Text for analysis
━━━━━━━━━━━━━━━━

# Brighter Auto Headlight



## JollyRoger (Dec 3, 2001)

If you don't want to spend too much, you can buy the high beam bulbs (9005, I believe) and dremel the base a bit so that they fit in the 9006 headlight sockets in your car. That's what I did. Not so bright as to offend others, but pretty bright, and a lot whiter light. This is a cheap method of making brighter low beams. I didn't do anything to my high beams (don't really use them too often, and they're really bright anyways...how much brighter do you want?)

The whole "conversion" of the 9005 bulbs into 9006 bulbs took me about 10-15 min. Shouldn't take you too long...

BTW, I used the 9005 Sylvania Cool Blue lights. I know, they're the silly "blue" lights, but the output is actually kind of white (slightly yellow), not "blue."


----------



## Brock (Dec 3, 2001)

You can buy higher wattage lamps at most car specialty places. Generally they are 45/55w if I remember correctly, but you can get up to 65/100. I got 45/100 so my dims are normal, but my brights are much brighter. I never leave my brights on around other cars, but if someone leaves their brights on they will see mine for a second




Then they usually turn theirs off. I believe Northern Tool has them and what the heck is the name of that other company that sells automotive parts???


----------



## Flashlightboy (Dec 3, 2001)

━━━━━━━━━━━━━━━━

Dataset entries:
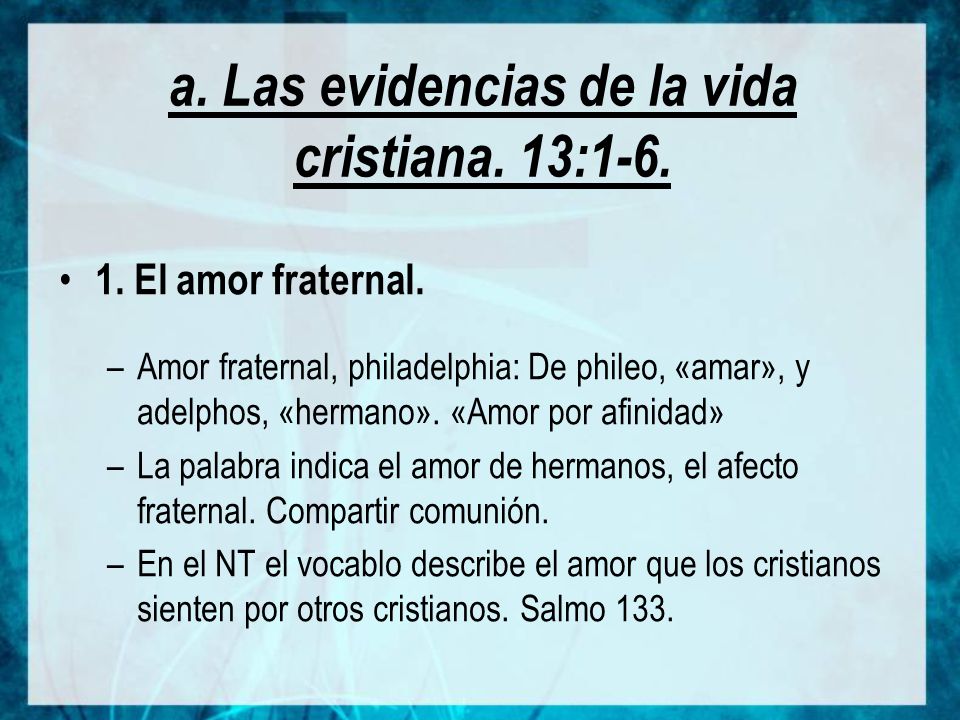 a. Las evidencias de la vida cristiana. 13:1-6.

• 1. El amor fraternal.

– Amor fraternal, philadelphia: De phileo, «amar», y adelphos, «hermano». «Amor por afinidad»
– La palabra indica el amor de hermanos, el afecto fraternal. Compartir comunión.
– En el NT el vocablo describe el amor que los cristianos sienten por otros cristianos. Salmo 133.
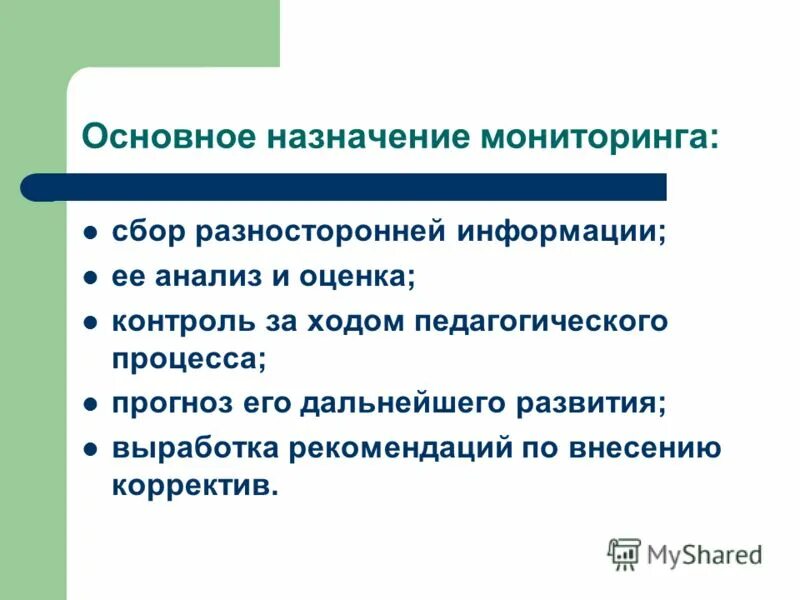 Основное назначение мониторинга:

- сбор разносторонней информации;
- ее анализ и оценка;
- контроль за ходом педагогического процесса;
- прогноз его дальнейшего развития;
- выработка рекомендаций по внесению корректив.

MyShared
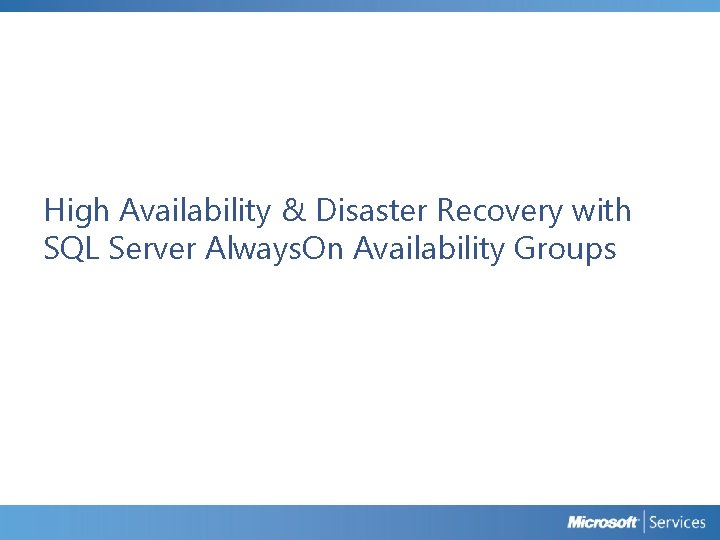 High Availability & Disaster Recovery with SQL Server AlwaysOn Availability Groups

Microsoft® | Services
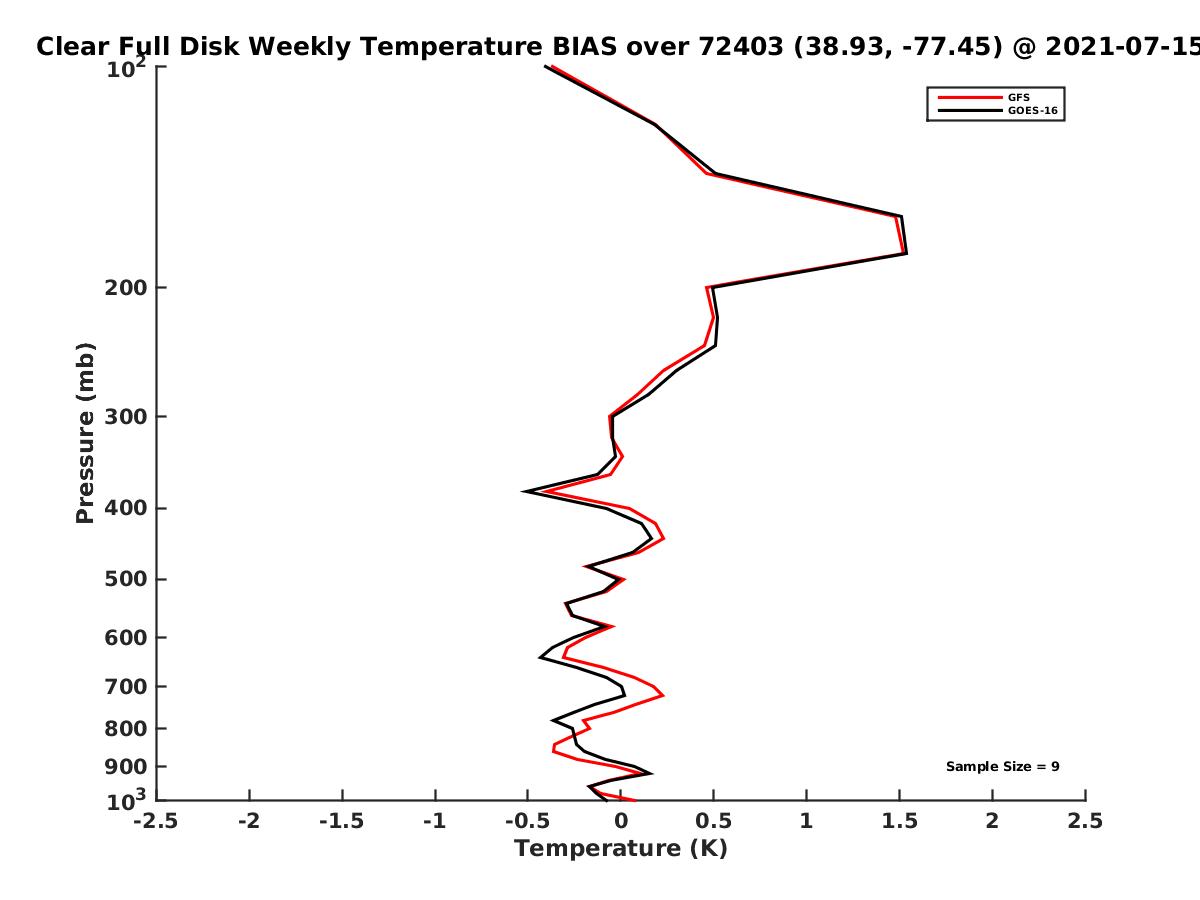 Clear Full Disk Weekly Temperature BIAS over 72403 (38.93, -77.45) @ 2021-07-15

GFS
GOES-16

Pressure (mb)

$10^2$
200
300
400
500
600
700
800
900
$10^3$

Sample Size = 9

-2.5 -2 -1.5 -1 -0.5 0 0.5 1 1.5 2 2.5

Temperature (K)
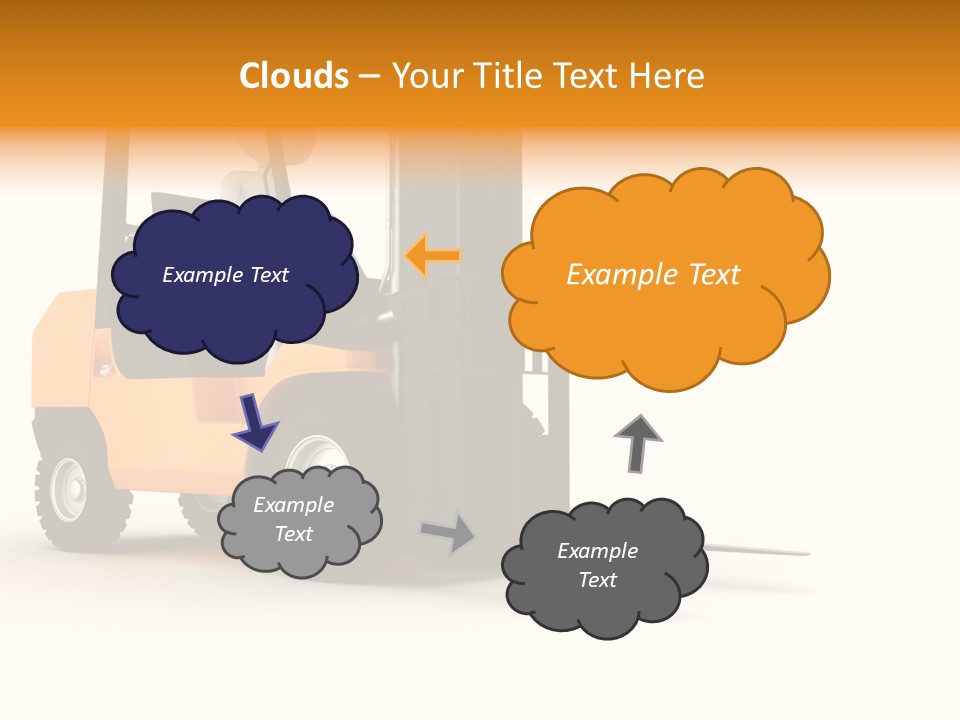 Clouds – Your Title Text Here

Example Text

Example Text

Example Text

Example Text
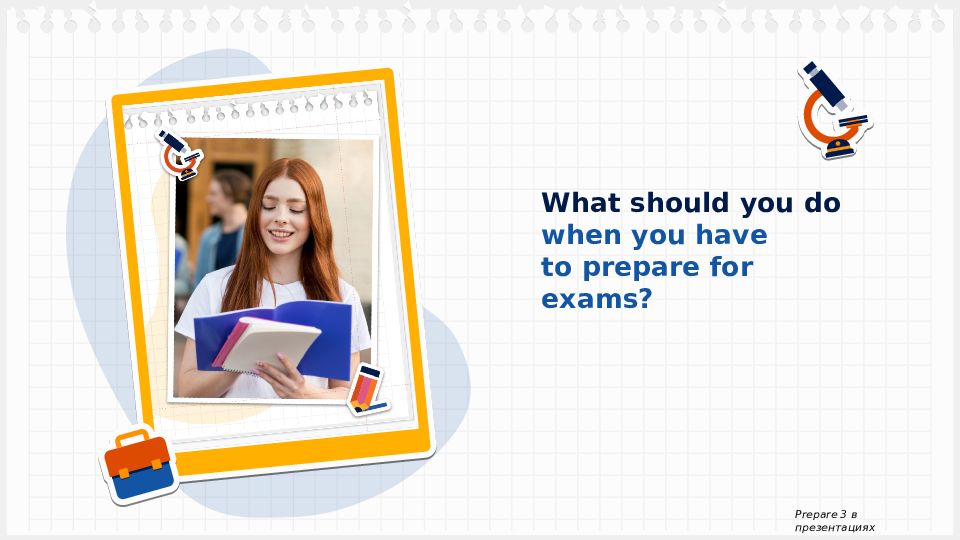 What should you do when you have to prepare for exams?

Prepare 3 в презентациях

━━━━━━━━━━━━━━━━

What you should do
Rewrite the headlight thread from "If you don't" to "do you want?)", putting "sand" in place of "dremel". Nothing in the listing is needed here.

Task result
If you don't want to spend too much, you can buy the high beam bulbs (9005, I believe) and sand the base a bit so that they fit in the 9006 headlight sockets in your car. That's what I did. Not so bright as to offend others, but pretty bright, and a lot whiter light. This is a cheap method of making brighter low beams. I didn't do anything to my high beams (don't really use them too often, and they're really bright anyways...how much brighter do you want?)